EXERCISE DESCRIPTION →
Starting with the line below that holds "As grizzly bear" and stopping after the line that holds "Stack Of Tree Logs Print by Sami Sarkis", transcribe the lines exactly, leaving out all pictures.

------ PROVIDED RECORDS

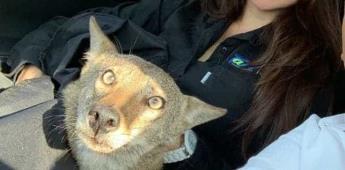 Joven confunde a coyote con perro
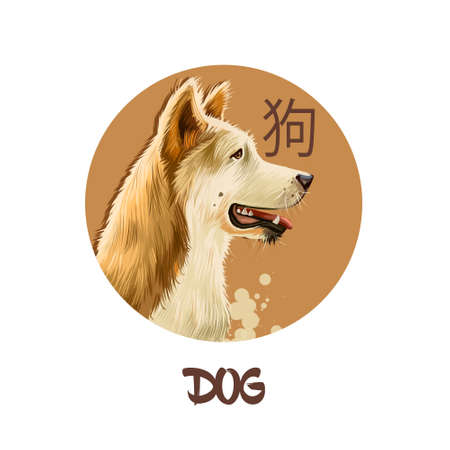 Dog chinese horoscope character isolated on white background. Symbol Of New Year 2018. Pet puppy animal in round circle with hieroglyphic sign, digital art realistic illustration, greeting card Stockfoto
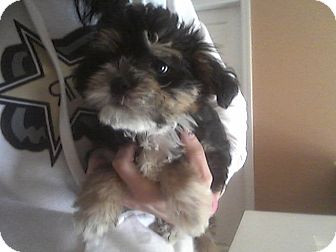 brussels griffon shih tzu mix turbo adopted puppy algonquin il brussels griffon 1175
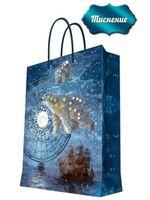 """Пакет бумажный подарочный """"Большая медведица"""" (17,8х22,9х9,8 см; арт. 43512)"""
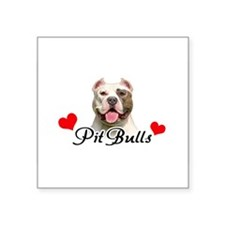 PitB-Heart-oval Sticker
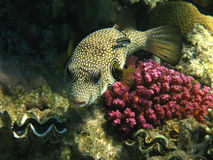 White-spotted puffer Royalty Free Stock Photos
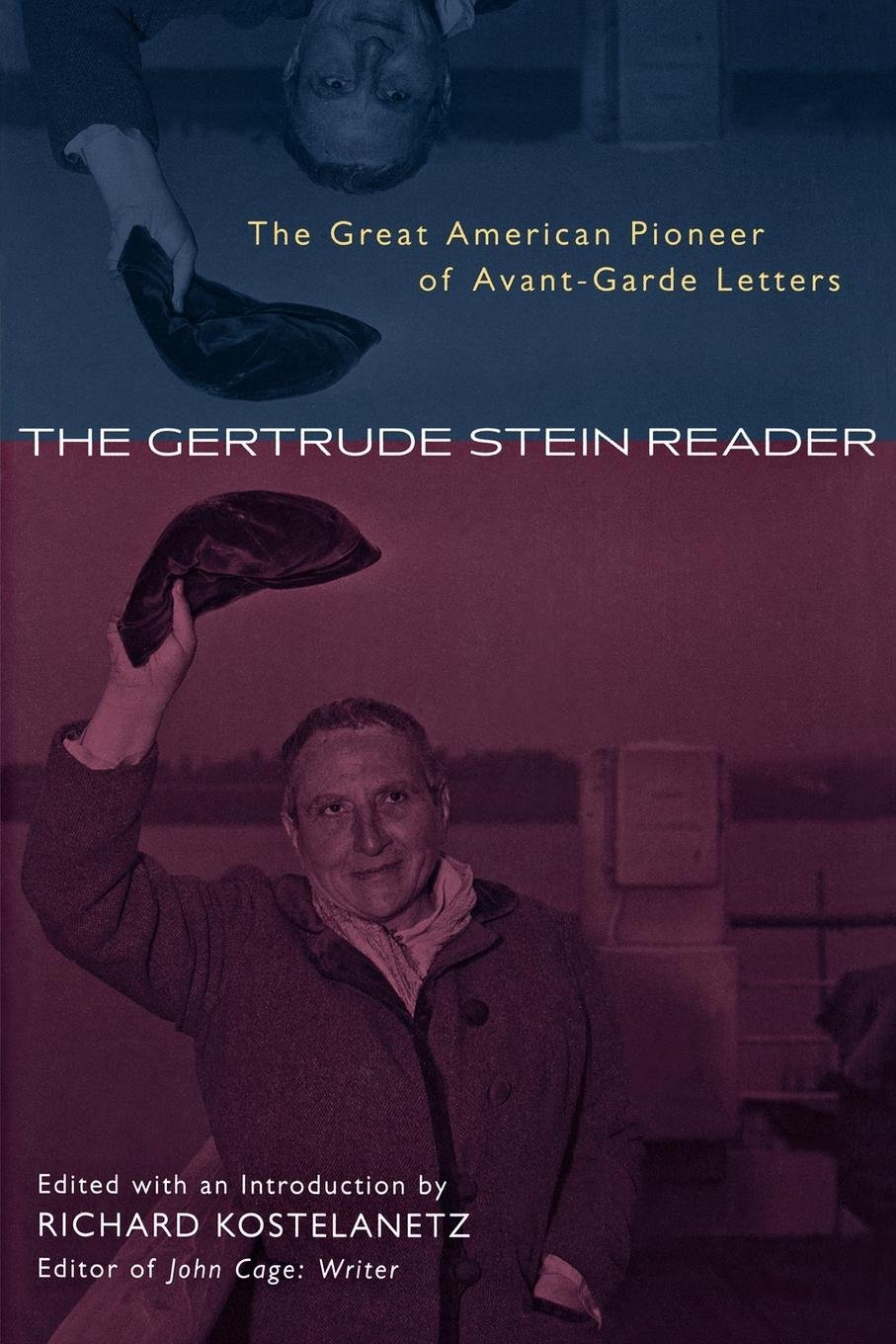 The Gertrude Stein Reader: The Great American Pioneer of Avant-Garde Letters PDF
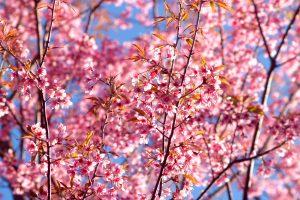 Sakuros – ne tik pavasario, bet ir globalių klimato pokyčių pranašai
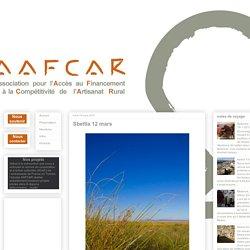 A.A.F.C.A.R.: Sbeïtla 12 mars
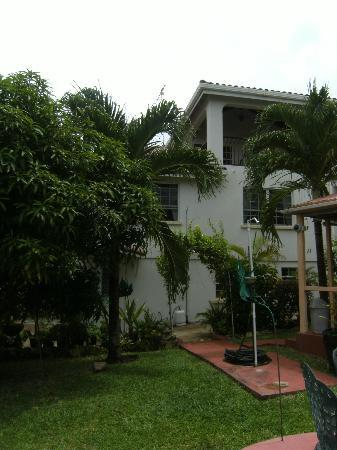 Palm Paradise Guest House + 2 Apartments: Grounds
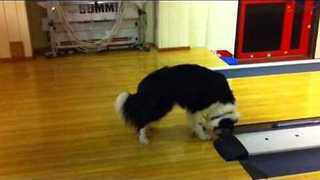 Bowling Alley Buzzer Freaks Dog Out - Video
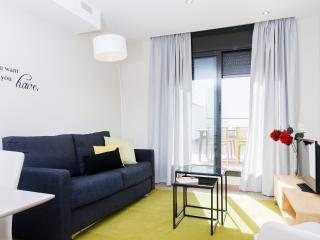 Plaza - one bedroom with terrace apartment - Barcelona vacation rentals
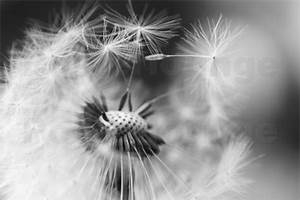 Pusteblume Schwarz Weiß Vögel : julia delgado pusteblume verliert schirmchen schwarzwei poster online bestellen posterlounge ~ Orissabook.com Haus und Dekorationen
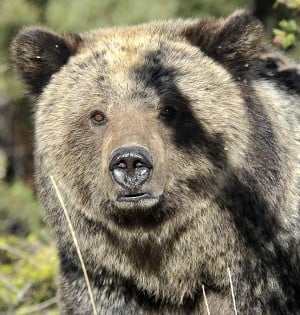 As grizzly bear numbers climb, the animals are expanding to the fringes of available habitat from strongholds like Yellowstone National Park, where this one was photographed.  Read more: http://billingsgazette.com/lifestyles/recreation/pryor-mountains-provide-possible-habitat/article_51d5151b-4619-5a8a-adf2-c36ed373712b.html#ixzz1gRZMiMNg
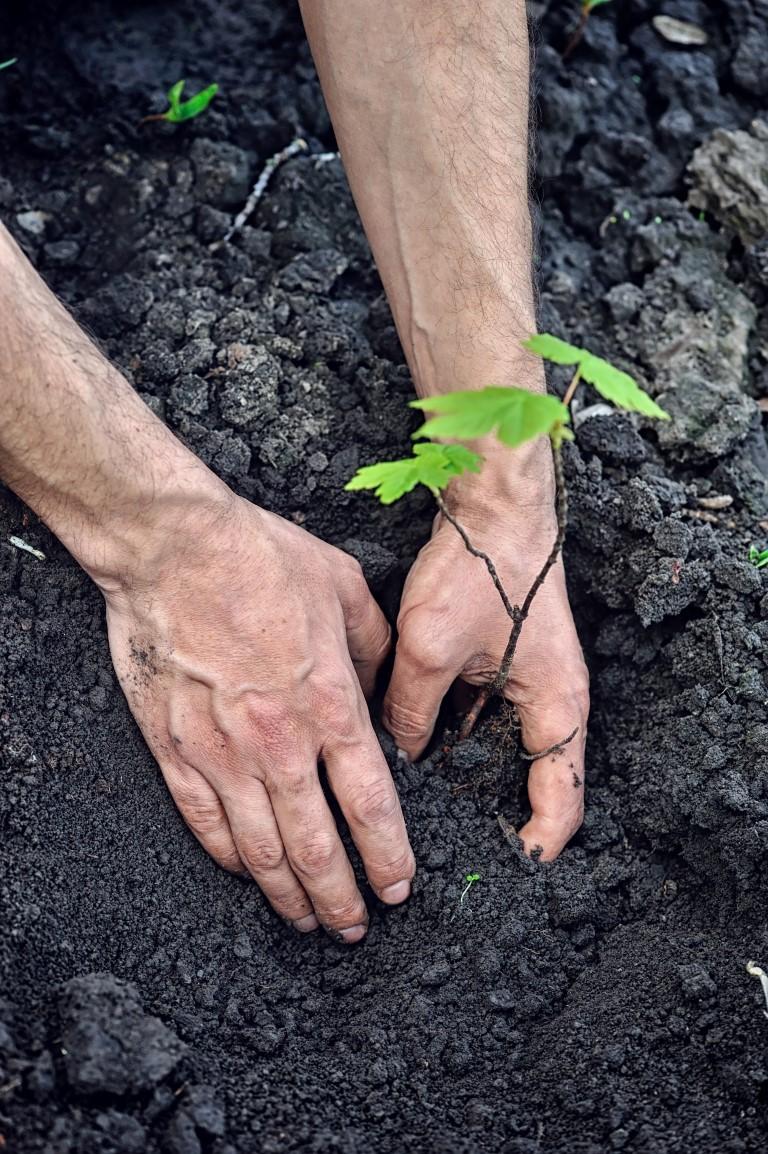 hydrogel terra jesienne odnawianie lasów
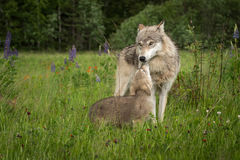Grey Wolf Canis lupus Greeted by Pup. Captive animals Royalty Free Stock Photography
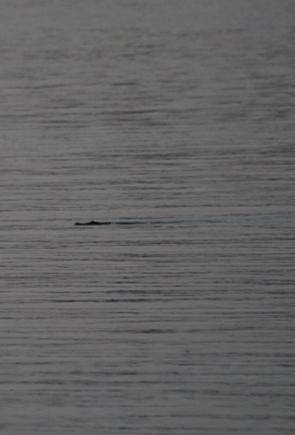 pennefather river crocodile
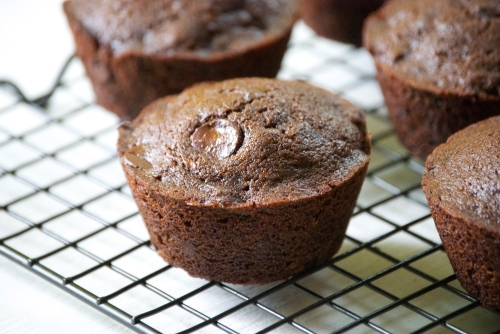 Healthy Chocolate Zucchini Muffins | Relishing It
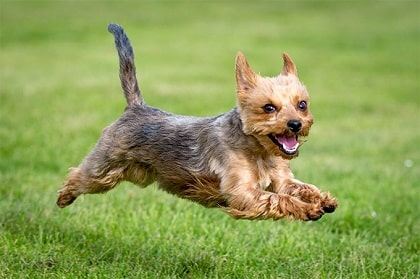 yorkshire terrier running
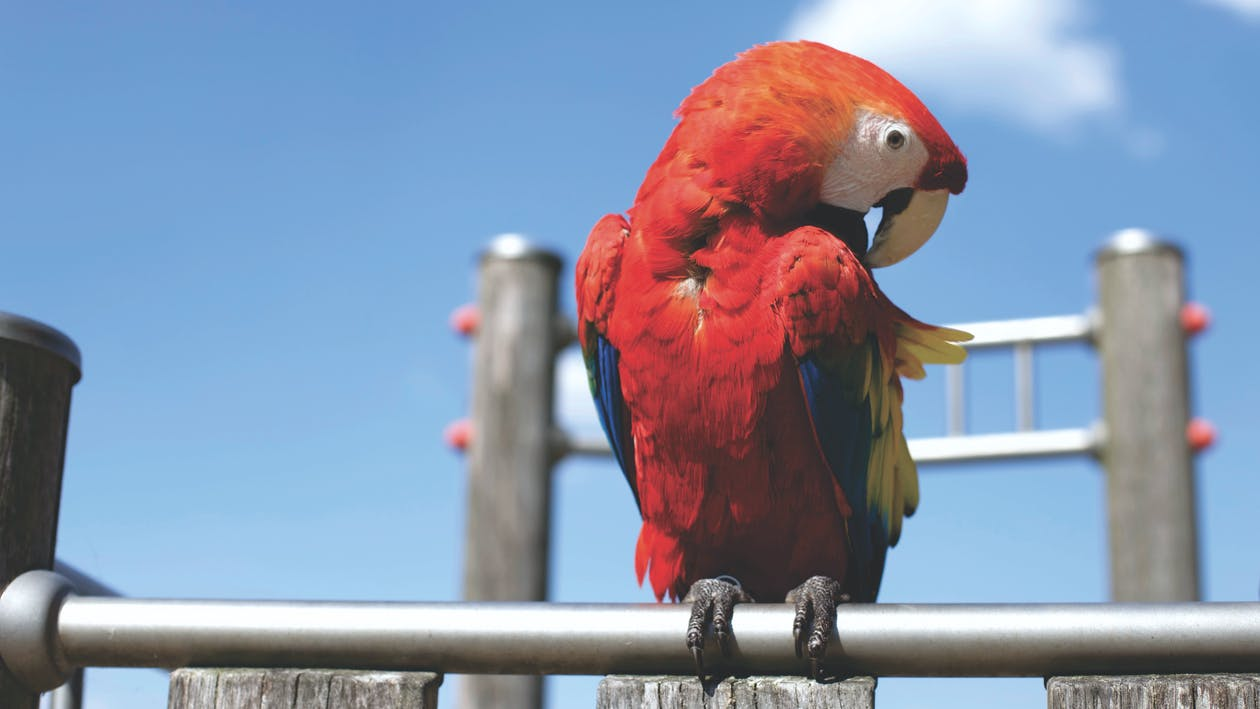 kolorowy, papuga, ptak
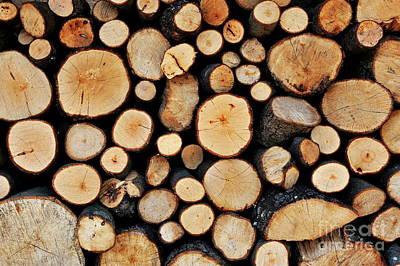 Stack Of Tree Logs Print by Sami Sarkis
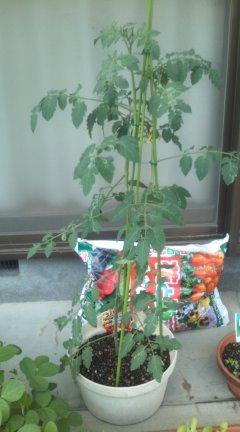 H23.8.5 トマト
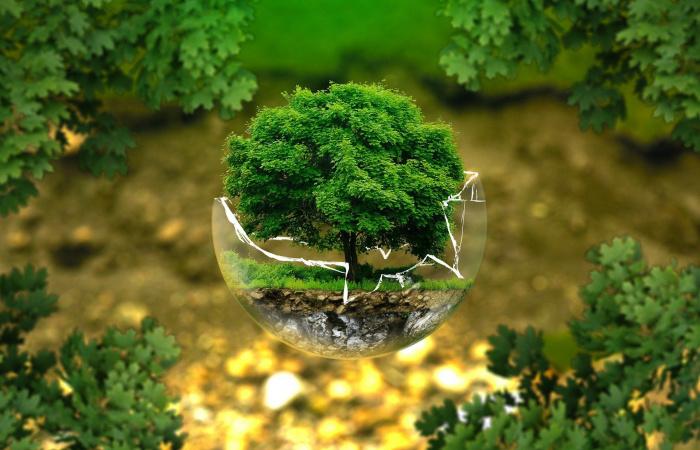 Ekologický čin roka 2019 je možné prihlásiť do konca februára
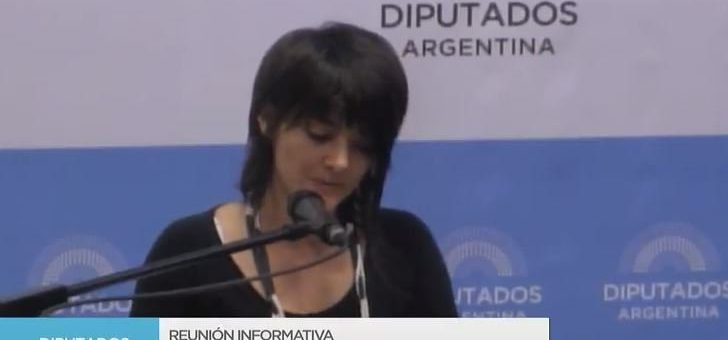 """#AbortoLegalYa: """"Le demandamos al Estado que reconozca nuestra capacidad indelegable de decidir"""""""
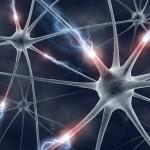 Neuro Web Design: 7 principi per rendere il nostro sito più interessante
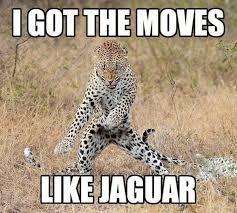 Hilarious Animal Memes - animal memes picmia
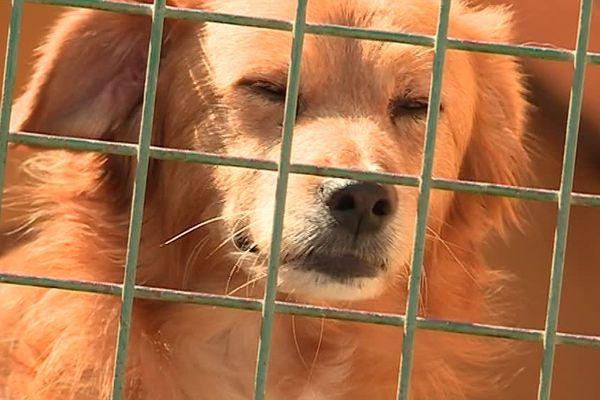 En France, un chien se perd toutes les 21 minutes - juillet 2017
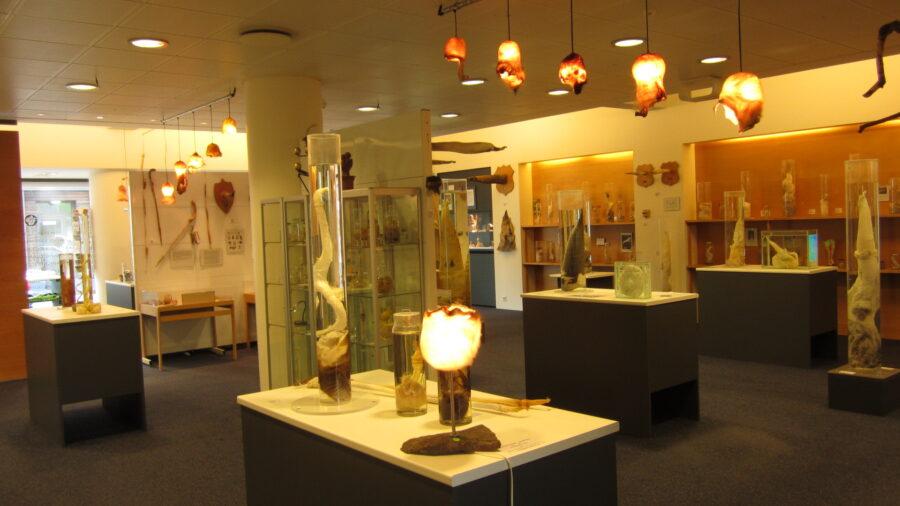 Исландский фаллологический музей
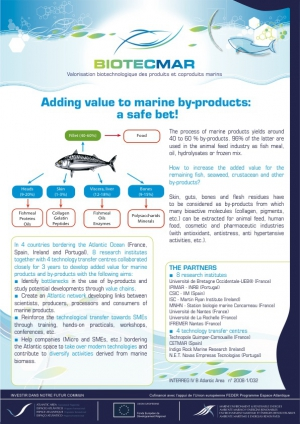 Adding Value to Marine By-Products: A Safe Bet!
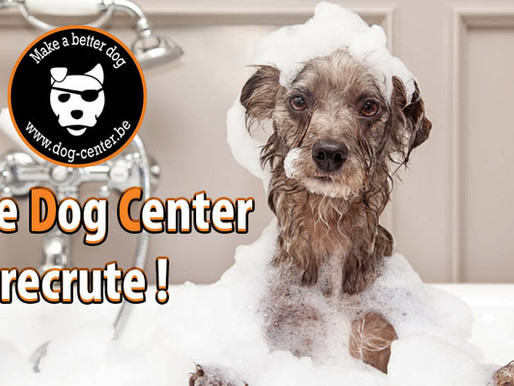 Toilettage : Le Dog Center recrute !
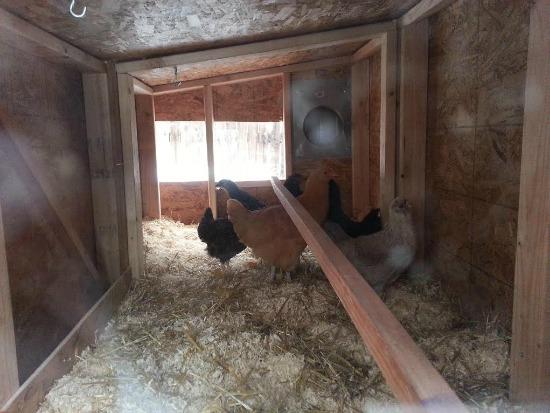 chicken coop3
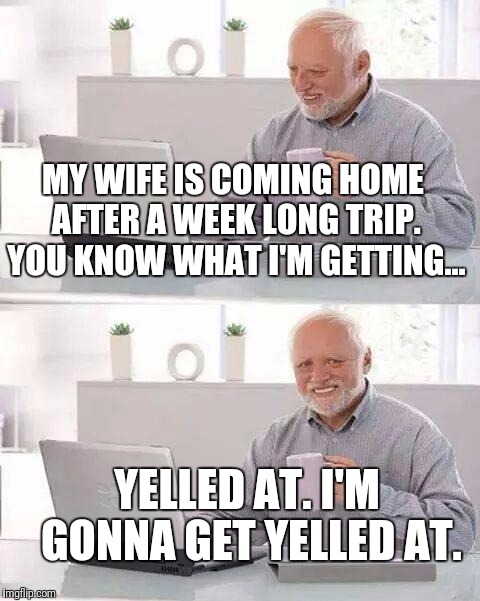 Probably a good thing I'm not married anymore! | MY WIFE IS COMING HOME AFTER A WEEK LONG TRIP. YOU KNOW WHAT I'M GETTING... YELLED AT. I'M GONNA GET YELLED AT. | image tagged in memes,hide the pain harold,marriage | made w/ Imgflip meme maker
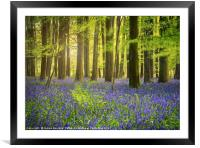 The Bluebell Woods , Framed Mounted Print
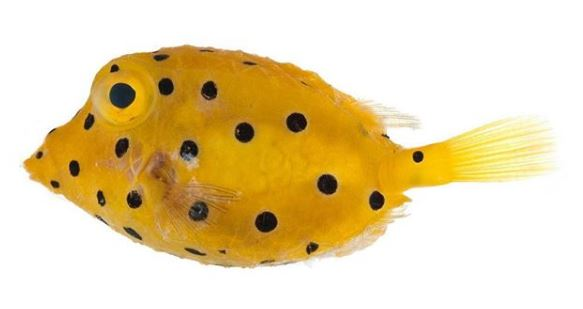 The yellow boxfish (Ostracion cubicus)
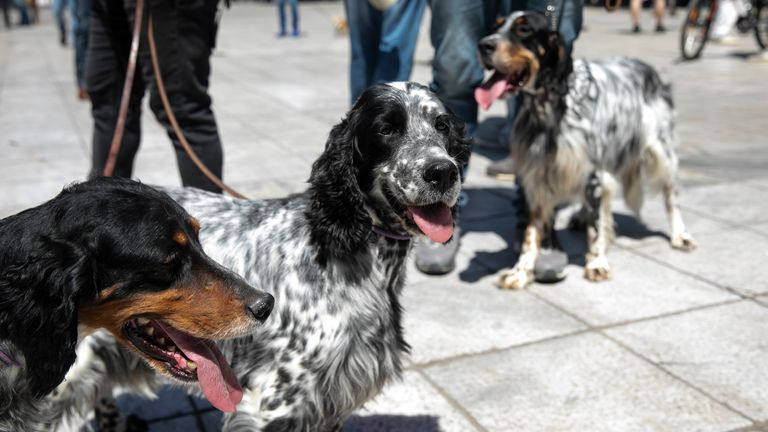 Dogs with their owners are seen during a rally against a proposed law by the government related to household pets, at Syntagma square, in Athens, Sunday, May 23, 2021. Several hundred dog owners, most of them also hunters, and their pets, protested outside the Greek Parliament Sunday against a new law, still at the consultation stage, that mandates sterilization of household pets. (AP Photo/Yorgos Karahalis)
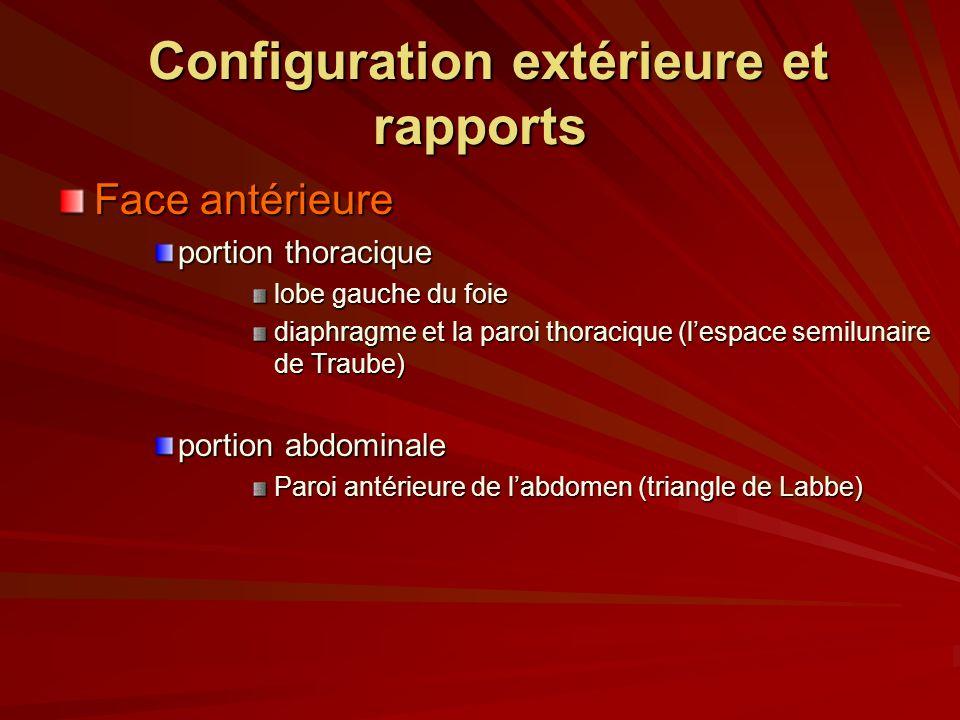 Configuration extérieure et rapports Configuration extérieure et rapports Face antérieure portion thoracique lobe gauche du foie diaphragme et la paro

------------

RESULT OF THE TASK →
 As grizzly bear numbers climb, the animals are expanding to the fringes of available habitat from strongholds like Yellowstone National Park, where this one was photographed.  Read more: http://billingsgazette.com/lifestyles/recreation/pryor-mountains-provide-possible-habitat/article_51d5151b-4619-5a8a-adf2-c36ed373712b.html#ixzz1gRZMiMNg
 hydrogel terra jesienne odnawianie lasów
Grey Wolf Canis lupus Greeted by Pup. Captive animals Royalty Free Stock Photography
 pennefather river crocodile
 Healthy Chocolate Zucchini Muffins | Relishing It
 yorkshire terrier running
 kolorowy, papuga, ptak
 Stack Of Tree Logs Print by Sami Sarkis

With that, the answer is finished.